I have a better kill switch: Waterfox and LibreWolf. Don’t have to worry about of that nonsense right out the gate.

👍
I jumped to LibreWolf this week. Really like it, it looks acat and feels the same. But I trust it more. Been a FF user for over 10 years.
I’m considering it. The only reason being to get away from a corporate stance that could shift at any time, even though I don’t think it’s quite there yet.
However on issue of Firefox going the way of all the other browsers, I swear that the last update or so of Firefox asked me if I wanted to enable AI, I said no, and it told me how to turn it on if I ever wanted it. Much like when I first used DuckDuckGo. So wasn’t that opt in? Did it change how it prompts a new user?
It’s worth a try. It’s only a few min to do. My extensions seem to be all from Mozilla and working fine.
The only real difference is it has a bit of a classic FF apathetic and seems to highlight who’s abusing privacy. I can click that off but I like it.
I also use DDG but that’s gone downhill on its results in the last few years.
Zen has also committed to not include AI features
Some websites doesn’t work with librewolf like Onshape.com . Is there an easy solution for website like those?

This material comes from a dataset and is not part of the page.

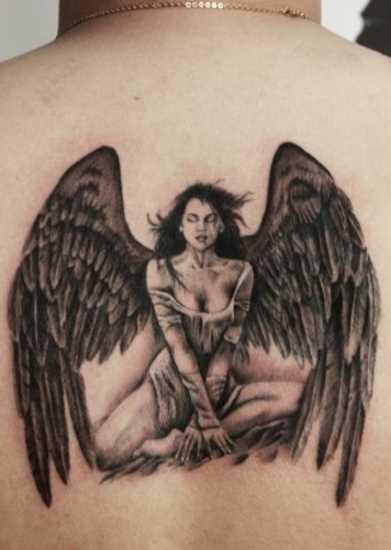 Bela tatuagem na parte de trás, a menina - anjo em forma de menina bonita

But that’s just saying that instead of using Firefox and not turning on the feature, you’ll use a less maintained version of Firefox where they didn’t enable the feature. I don’t feel like those projects have much value add in the privacy spectrum compared to Firefox, particularly when one of them was owned by an advertising company, and neither of them actually has the resources to maintain or operate a browser in isolation, which is a major concern regarding security and privacy both.

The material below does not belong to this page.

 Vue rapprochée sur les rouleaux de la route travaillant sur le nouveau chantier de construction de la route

While I can’t speak for LibreWolf, I can tell you that Waterfox is based on the latest ESR builds and is extremely well maintained to the point of evolving into its own thing entirely. It’s one of the oldest forks I’ve known. The fact it’s been around this long should speak volumes. That being said, most modern forks that I’ve tried tend to base themselves on ESR as well and evolved in a similar way.